Oxford Students for Life

Promoting a culture of life in the University and beyond

Month: December, 2016

Statistical Fallacies in the Abortion Debate: Part 2/2

This blog post is the second in a short three- part series on using statistics in the pro-life debate. This week we will continue looking at some common statistical fallacies people make around the abortion debate and how you can avoid making them in a debate, friendly discussion, argument on the internet or some other kind of conversation. Next week there will be a post giving you some tips about what to do instead.

Last week we discussed some of the problems with using small samples and extreme cases in the abortion debate. This week we are going to consider biased samples, false causality and push polls.

Using biased samples

This is a fairly simple fallacy to understand: if you cite a statistic about abortion, you need to be careful that the demographics sampled reflect the population as a whole. For example, when polling people on abortion, it is important to check that their political leanings/gender/ethnicity/religious beliefs (or lack of them)/age etc reflect the population as a whole.

One example of sampling bias is the polling for the 2015 UK general election. The polls under-sampled Conservative voters, which is the reason why they proved badly wrong. It is not unusual for polls to be around 4% out with a sample of around 400 people, but anything more than this is often due to sampling biases.

Almost any poll apart from a census will have some small measure of bias, but beware of polls or studies with high degrees of demographic or other sampling biases. The above statements on biased samples are probably very obvious, but it can be very easy to make these mistakes if you aren’t careful!

A practical way that this can happen is if you only read studies on a specific abortion topic which help support a pro-life view without checking the literature to see if the results hold in other similar studies. In such a case there is a danger that you might have a biased sample of studies, when what you really want to use is the collection of results from all the relevant studies (provided that there are no significant flaws).

False causality

False causality is one of the most common statistical fallacies that people make, and so it needs to be discussed in a lot of detail. The first thing you need to understand is correlations. Two quantities are positively correlated if when one quantity increases linearly so does the other, and they are negatively correlated if when one quantity increases linearly the other decreases linearly.1

correlation

These data sets all illustrate the concept of correlation. This concept is also strongly related to cubic polynomial regression. Image from here.

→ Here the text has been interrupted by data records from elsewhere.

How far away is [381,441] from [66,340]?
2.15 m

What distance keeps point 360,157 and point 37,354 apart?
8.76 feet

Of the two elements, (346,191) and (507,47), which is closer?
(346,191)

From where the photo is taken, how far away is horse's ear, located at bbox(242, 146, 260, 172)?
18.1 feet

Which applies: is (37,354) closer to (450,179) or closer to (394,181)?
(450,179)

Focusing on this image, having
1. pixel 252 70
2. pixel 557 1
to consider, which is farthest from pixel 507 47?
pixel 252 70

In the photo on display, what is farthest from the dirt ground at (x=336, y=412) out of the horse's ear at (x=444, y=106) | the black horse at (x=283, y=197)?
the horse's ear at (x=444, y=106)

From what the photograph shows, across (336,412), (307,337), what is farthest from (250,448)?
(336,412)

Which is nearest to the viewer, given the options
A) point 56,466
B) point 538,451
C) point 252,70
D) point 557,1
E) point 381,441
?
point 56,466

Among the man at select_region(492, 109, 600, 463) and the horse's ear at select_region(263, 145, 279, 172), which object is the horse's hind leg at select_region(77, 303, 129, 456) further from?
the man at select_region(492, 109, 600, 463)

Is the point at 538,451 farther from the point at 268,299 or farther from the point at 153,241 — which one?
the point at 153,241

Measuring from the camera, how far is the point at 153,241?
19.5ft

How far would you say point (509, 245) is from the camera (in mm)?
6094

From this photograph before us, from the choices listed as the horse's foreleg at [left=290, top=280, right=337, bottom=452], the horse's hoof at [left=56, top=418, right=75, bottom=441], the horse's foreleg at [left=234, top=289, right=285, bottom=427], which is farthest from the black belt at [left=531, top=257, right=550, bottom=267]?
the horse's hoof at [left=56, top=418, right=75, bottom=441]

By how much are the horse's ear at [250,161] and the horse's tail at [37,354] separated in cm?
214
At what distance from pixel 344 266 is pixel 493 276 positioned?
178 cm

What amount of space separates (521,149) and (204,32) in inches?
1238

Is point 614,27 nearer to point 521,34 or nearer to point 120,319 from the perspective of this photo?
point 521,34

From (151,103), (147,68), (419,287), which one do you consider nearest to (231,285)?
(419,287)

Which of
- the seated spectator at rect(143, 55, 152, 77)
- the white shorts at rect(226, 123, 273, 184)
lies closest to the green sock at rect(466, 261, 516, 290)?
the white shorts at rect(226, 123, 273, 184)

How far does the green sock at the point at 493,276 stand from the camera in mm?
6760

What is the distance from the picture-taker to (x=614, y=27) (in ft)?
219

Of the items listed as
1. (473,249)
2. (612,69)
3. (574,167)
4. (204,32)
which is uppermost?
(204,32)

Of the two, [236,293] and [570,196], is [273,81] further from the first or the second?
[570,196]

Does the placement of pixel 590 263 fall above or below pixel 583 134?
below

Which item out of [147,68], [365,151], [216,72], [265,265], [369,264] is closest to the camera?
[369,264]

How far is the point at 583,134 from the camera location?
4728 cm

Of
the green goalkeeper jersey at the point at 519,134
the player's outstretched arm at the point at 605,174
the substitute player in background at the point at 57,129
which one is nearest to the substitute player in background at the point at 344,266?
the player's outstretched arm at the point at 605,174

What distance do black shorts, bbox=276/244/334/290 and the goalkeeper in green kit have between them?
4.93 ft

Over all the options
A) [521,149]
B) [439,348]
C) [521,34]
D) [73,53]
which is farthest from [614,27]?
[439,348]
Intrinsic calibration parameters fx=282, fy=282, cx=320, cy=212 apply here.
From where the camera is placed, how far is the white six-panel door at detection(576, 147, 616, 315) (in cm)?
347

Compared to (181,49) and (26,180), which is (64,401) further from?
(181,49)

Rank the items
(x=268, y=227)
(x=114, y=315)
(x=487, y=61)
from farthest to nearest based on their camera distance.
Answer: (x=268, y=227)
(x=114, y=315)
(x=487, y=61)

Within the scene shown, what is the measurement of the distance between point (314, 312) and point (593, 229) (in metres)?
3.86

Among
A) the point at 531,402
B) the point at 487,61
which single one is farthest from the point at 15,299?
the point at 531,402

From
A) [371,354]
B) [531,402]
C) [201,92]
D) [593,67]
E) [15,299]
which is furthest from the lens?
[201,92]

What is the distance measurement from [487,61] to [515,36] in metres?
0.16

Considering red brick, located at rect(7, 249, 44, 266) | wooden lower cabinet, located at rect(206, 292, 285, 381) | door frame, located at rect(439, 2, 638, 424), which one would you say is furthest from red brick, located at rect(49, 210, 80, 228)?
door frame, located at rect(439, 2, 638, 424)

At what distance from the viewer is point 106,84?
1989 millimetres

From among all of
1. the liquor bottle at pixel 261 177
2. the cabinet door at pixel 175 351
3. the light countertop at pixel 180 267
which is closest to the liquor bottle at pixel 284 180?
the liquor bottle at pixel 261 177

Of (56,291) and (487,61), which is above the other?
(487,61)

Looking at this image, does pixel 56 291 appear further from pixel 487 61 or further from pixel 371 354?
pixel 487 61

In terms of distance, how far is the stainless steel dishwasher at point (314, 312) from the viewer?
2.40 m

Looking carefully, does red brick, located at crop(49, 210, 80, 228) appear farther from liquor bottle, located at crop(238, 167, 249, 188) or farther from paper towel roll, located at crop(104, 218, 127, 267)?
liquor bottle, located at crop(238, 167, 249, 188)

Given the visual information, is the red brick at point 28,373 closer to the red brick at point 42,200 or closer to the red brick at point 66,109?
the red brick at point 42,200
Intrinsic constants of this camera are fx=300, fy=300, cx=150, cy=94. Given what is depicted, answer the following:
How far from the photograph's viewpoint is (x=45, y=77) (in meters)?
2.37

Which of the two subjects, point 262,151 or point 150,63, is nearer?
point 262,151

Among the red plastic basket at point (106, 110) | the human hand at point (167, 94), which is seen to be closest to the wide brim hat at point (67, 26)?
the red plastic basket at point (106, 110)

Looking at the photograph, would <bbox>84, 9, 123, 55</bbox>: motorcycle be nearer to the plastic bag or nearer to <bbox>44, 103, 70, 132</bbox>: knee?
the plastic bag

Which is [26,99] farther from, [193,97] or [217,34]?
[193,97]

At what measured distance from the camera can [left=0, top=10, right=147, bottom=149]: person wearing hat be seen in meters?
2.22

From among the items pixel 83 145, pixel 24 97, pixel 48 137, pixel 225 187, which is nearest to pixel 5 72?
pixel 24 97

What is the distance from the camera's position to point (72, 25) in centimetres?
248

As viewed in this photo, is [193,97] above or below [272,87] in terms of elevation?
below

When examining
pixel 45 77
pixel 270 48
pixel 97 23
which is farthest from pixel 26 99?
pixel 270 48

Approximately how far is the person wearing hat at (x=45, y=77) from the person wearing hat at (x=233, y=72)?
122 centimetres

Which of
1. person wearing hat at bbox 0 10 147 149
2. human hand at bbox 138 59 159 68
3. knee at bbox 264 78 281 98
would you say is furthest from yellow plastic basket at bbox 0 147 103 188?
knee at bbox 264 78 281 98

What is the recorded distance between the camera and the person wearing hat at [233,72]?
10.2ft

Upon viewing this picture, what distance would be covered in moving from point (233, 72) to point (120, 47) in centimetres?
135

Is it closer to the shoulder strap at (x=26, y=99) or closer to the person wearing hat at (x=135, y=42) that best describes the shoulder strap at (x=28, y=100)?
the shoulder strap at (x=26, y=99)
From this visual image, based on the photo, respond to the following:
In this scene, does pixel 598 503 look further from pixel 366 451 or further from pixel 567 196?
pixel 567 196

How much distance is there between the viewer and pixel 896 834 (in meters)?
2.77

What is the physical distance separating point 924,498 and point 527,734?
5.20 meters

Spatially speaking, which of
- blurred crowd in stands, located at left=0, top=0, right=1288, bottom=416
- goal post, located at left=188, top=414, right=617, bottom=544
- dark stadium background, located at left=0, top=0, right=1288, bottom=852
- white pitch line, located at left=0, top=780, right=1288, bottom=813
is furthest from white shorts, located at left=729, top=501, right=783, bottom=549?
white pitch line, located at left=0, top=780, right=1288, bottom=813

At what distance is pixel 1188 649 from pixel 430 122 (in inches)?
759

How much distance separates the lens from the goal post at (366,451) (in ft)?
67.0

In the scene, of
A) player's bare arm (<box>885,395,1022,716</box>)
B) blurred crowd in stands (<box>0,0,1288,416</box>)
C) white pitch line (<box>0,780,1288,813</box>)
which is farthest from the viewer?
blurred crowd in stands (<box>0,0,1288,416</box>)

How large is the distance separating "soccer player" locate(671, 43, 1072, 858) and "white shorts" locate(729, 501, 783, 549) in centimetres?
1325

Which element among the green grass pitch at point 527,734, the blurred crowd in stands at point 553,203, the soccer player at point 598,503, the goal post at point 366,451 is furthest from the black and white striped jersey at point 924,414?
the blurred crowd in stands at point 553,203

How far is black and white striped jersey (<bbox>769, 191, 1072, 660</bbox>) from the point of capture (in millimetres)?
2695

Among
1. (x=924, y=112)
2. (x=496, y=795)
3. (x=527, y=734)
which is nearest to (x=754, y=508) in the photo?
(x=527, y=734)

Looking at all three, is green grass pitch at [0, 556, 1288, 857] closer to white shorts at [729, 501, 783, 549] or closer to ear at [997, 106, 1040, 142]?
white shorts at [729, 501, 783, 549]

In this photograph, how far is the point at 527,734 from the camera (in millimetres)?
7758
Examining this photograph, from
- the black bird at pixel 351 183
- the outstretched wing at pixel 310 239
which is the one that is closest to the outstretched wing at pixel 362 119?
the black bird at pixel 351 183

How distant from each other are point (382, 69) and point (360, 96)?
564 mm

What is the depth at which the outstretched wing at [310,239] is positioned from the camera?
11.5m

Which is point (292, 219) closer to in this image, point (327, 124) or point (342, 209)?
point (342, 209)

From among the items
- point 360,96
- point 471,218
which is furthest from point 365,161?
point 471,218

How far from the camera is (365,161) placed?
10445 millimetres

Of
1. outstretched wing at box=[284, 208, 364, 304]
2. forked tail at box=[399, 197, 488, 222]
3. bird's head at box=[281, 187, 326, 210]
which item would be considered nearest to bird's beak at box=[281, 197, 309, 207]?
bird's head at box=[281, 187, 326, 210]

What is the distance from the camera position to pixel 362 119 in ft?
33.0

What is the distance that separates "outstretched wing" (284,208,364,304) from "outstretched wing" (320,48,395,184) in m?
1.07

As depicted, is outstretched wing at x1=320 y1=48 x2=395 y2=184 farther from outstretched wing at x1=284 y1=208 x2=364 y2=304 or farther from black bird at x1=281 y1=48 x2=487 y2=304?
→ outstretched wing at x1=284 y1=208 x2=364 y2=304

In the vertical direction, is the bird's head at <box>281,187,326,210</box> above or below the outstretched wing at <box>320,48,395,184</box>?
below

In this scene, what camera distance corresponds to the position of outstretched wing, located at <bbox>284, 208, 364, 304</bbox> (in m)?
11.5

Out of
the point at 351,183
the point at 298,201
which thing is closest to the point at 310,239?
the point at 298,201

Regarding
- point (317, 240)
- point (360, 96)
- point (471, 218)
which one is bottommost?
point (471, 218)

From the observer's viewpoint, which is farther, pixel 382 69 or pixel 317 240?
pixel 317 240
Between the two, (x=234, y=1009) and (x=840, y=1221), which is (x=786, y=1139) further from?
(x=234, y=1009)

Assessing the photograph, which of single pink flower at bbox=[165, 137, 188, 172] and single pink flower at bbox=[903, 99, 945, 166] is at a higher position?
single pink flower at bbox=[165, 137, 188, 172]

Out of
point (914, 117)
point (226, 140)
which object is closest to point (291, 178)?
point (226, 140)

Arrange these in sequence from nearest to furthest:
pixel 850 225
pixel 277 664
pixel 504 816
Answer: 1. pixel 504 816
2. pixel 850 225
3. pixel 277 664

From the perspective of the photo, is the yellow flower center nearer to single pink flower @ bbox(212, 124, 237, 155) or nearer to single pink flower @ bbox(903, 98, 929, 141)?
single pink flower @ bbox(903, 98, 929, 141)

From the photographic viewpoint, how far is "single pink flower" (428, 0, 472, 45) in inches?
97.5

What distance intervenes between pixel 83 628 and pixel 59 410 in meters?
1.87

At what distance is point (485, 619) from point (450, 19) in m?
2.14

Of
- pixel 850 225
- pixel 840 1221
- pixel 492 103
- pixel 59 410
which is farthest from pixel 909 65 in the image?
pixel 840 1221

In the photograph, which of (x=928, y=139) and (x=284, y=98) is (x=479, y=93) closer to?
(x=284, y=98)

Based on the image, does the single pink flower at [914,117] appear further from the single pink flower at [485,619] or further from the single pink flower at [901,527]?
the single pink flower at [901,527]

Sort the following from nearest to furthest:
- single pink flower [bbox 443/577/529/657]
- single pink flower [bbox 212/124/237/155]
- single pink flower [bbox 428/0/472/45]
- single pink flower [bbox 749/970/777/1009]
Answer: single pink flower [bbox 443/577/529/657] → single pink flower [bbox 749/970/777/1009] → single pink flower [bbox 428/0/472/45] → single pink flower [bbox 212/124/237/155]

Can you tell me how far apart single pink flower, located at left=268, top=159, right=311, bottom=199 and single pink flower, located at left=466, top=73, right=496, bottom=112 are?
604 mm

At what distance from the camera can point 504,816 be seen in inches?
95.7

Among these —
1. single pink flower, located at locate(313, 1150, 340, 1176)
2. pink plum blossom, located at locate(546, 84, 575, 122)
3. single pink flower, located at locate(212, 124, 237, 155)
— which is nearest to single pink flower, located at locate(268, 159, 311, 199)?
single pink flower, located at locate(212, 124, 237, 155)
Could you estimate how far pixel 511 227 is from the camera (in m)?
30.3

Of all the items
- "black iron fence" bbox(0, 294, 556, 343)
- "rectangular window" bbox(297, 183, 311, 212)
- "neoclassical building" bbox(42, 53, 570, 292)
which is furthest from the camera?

An obvious example of correlation in the abortion debate is poverty and abortion rates. It is well known (see here for just one of many examples) that there is a reasonably strong positive correlation between abortion rates and poverty. However, a very common mistake is to claim that because two quantities are correlated that one of them causes the other! This is not always true, since in many cases both quantities may instead be determined by an underlying quantity known as a confounder variable, or perhaps multiple confounders. It may not even be the case that any sort of causal link exists at all!2

A good example of this is the maternal death rate from abortion and the legality of abortion (both in the US). It is very commonly claimed that making abortion illegal will make it very unsafe. While it is true that reported maternal abortion deaths in the US did decrease post Roe V Wade (1973), it is not the case that this was caused by legal abortion. Why? Because if you look at the data since 1940, you can see that abortion related deaths had been declining since then, most likely due to increased access to antibiotics.

When claiming that abortion causes x or is caused by y, you therefore need to make sure that you consider the possibility of false causality first.

Using polls with loaded data

The final fallacy to discuss is the use of polls with data deliberately designed to mislead. Hopefully nobody reading this wants to do this on purpose, although if you do, have you ever considered running for political office?

Joking aside, what we need to discuss is known as push polling. A push poll is one conducted with the purpose of asking loaded questions, typically with the intention of convincing people to vote or think in a certain way. The definitions can vary slightly depending on who you ask, since some users of the term insist that push polls refer only to attempts to trick people into thinking that they are being polled without actually collecting and publishing the results. One example from the US political context was a push poll used by George Bush against John McCain in which voters were asked the following:

“John McCain calls the campaign finance system corrupt, but as chairman of the Senate Commerce Committee, he raises money and travels on the private jets of corporations with legislative proposals before his committee. In view of this, are you much more likely to vote for him, somewhat more likely to vote for him, somewhat more likely to vote against him or much more likely to vote against him?”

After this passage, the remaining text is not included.